The respondent who doesn't agree that only one single night event should be scheduled per weekend can choose the "other" option to propose an alternative. It's still a bit wordy, but does the trick.

Similarly, several questions were variations on this:

  • If we organized X event, would you be interested?

By combining these into a single question, we were able to get under the 10 question limit:

  • We're considering several kinds of events for the upcoming season. Please check the ones that are of interest to you:
    - X event
    - Y event
    - Z event
    - Other (please specify) text box provided

In fact, we were down to nine questions, so I added a final question that asked responders to rate their overall satisfaction with their club membership. By always including that question in future surveys, the club can track whether it's moving in the right direction.

This is not just an exercise in being cheap. It's good self-discipline to make surveys short, both for the respondent and for you -- if you are inundated with data you will never finish playing with it and begin using it to make improvements.

I'll include directions for one simple thing that makes using these online surveys easier for the respondent. That is, creating a hyperlink so respondents can access the survey in a simple and non-threatening way. Being able to say: "Click here to take the survey" is much less threatening to the non-technical among us than "Click to take the survey."

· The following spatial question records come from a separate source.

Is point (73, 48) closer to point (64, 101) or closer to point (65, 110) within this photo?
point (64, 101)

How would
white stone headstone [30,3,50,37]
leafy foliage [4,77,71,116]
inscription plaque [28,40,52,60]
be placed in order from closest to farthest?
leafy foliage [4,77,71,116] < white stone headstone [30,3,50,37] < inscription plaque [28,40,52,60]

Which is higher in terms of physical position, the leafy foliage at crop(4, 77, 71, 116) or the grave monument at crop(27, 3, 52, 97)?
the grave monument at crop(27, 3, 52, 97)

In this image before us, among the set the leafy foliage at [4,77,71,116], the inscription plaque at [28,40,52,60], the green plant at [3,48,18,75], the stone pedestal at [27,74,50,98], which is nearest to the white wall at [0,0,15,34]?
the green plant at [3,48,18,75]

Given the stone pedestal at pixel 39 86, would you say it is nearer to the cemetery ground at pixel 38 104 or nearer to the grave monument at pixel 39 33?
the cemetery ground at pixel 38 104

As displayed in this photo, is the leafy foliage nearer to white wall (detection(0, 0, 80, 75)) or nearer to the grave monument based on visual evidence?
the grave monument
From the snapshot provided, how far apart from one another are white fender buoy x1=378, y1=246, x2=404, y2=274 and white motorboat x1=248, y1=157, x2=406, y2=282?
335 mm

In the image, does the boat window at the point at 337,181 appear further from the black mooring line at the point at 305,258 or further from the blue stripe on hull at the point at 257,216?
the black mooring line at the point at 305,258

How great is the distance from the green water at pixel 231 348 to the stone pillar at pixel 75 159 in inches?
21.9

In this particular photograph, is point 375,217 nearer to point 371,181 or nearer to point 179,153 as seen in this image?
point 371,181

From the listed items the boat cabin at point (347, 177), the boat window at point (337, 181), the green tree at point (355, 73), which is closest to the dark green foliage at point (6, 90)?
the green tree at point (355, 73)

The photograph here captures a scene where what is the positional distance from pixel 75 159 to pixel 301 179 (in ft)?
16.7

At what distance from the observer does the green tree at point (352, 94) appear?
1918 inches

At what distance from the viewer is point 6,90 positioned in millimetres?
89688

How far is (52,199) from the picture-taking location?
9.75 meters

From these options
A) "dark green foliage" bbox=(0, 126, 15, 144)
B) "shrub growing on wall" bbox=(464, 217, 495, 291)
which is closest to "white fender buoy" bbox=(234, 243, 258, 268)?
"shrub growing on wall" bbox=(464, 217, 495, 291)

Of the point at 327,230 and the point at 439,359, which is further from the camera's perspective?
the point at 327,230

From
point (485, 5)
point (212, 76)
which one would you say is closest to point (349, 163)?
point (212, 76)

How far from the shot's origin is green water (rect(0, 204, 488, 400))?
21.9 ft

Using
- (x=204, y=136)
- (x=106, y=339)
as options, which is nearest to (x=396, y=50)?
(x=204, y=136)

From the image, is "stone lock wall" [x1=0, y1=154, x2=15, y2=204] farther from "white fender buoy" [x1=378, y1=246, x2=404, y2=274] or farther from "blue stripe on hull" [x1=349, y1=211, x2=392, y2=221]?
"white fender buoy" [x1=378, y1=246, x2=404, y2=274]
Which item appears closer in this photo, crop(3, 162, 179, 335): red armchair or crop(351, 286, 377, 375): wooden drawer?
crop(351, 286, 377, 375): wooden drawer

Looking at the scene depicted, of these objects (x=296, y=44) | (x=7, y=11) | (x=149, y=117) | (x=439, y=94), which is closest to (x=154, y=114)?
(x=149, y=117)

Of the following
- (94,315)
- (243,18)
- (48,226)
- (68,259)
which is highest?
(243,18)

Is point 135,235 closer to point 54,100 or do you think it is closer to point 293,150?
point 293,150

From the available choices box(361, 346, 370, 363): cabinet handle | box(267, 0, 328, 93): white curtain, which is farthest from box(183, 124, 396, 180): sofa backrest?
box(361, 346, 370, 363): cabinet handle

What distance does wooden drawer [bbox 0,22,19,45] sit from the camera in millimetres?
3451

This generally works for all Microsoft applications, such as Word or Outlook. It works in Yahoo e-mail. I suspect it works in nearly all applications, with some slight variation.

  1. Get the URL, also known as the Web address, of the site you want someone to go to. On, follow the directions when your survey is ready to send and click the selection for sending a link in e-mail. For other purposes, such as sending someone a link to a website, just copy the address from the Address window at the top of your browser. It usually begins with http://www. To copy the URL, highlight the text in the Address window or from your other source and go to Edit>Copy or press your CTRL button and the letter C at the same time.
  2. In your e-mail (or in Word if you're composing the e-mail there), highlight the word you want for a link. For example, if you say "Click here to access the survey" highlight the word "here."
  3. In Word or Outlook, go to the toolbar and select Insert>Hyperlink.
  4. Place your cursor in the little window and paste in the URL you copied. You can paste by pressing CTRL-P.
  5. In Yahoo mail and likely some other programs, look for the universal symbol of hyperlinks -- a little globe with some chain links over it. Click there for a hyperlink window, and paste in the URL.
  6. If it worked, the highlighted word will take on the look of a link. In most cases that means it will turn blue and be underlined, though the look changes depending on the program and settings.
  7. If you did all this in Word, you can copy and paste the text into your e-mail and the link will be pasted along with it.
  8. I always send the first draft of these e-mails to myself (and anyone else on the team) to be sure and test the link. You should too.

If this doesn't work, you may have an e-mail program that is set for "Plain Text." While some programs only allow plain text, many can be set to plain text, rich text, or HTML format. If you can't find a hyperlink option, look for a Format menu and see if you can change it from plain text to rich text or HTML. This works in Outlook, for example.

If you send a link to someone who has their e-mail set for plain text, the original URL will show up in their version and they will be able to click it to reach your survey or webpage.

This may be child's play for some of you, but here at Stand On A Box we know it's often hardest to learn the things that others take for granted.